Not so anymore.... Microsoft ability to work with 'anybody' and make 'anything work' .... seems to have done them in. Where there are hundreds of thousands of 'threat' programs, warez, viruses and trojans for the Windows platform, there are few to none for Mac OS X (I think Mac OS 9 had around 200 viruses in its day...).
Vista is a huge resource pig and at this point does not seem to do anything better than XP did ... I would even say its not really any more secure than a fully patched install of XP. Office '07 is also a disaster ... since its not compatible with any previous version (or more to the point the default file format it saves in (MS XML) is not compatible with anything else Microsoft has done).

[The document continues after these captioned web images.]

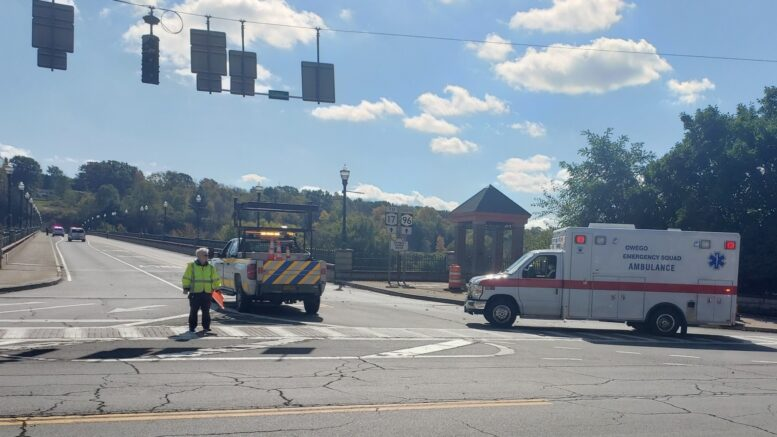 Police respond to emergency calls at the Court Street Bridge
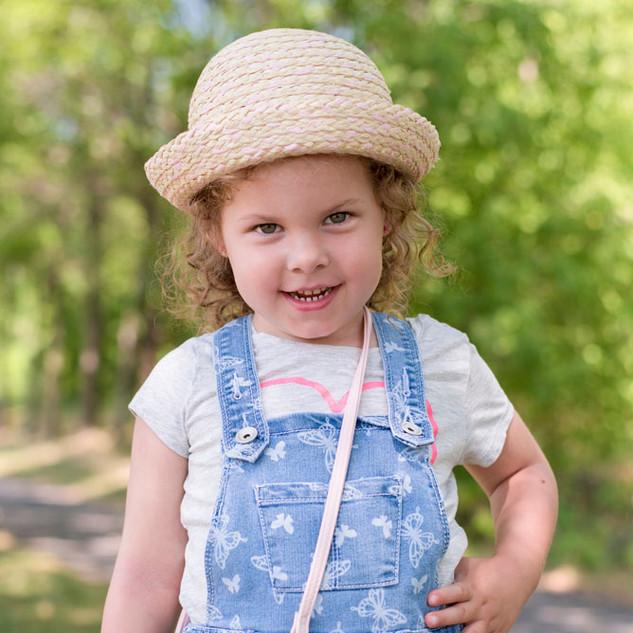 petite fille coquette portant un chapeau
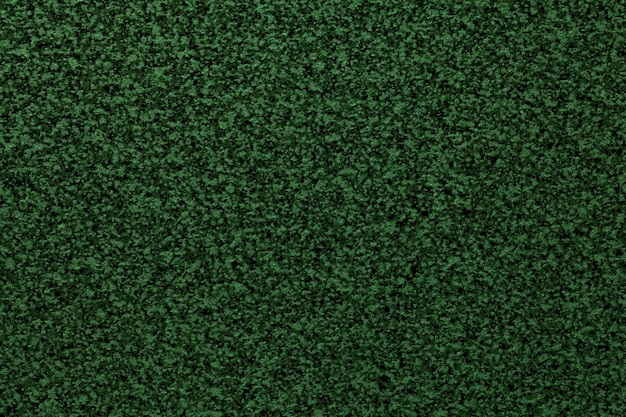 Sfondo liscio granuloso verde scuro del piano del tavolo. texture superficie astratta con piccolo motivo a briciole per l'interior design e il piano di lavoro della cucina.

Where I work, we have no plans to go to Vista. Infact we are specifically ordering Dells with XP installed as many of our apps wont run right (or at all) on Vista and even if they did, we'd need to get bigger/more expensive machines to run everything at speed... The systems do come with MS Office '07, however we upgrade them to Office '03 via our license....
Microsoft may always be king, but their empire is slowly eroding... and as people see others happy & using Macs and OS X .. and even running Windows occasionally on Apple hardware - MS will loose even more of their previously maximized market share.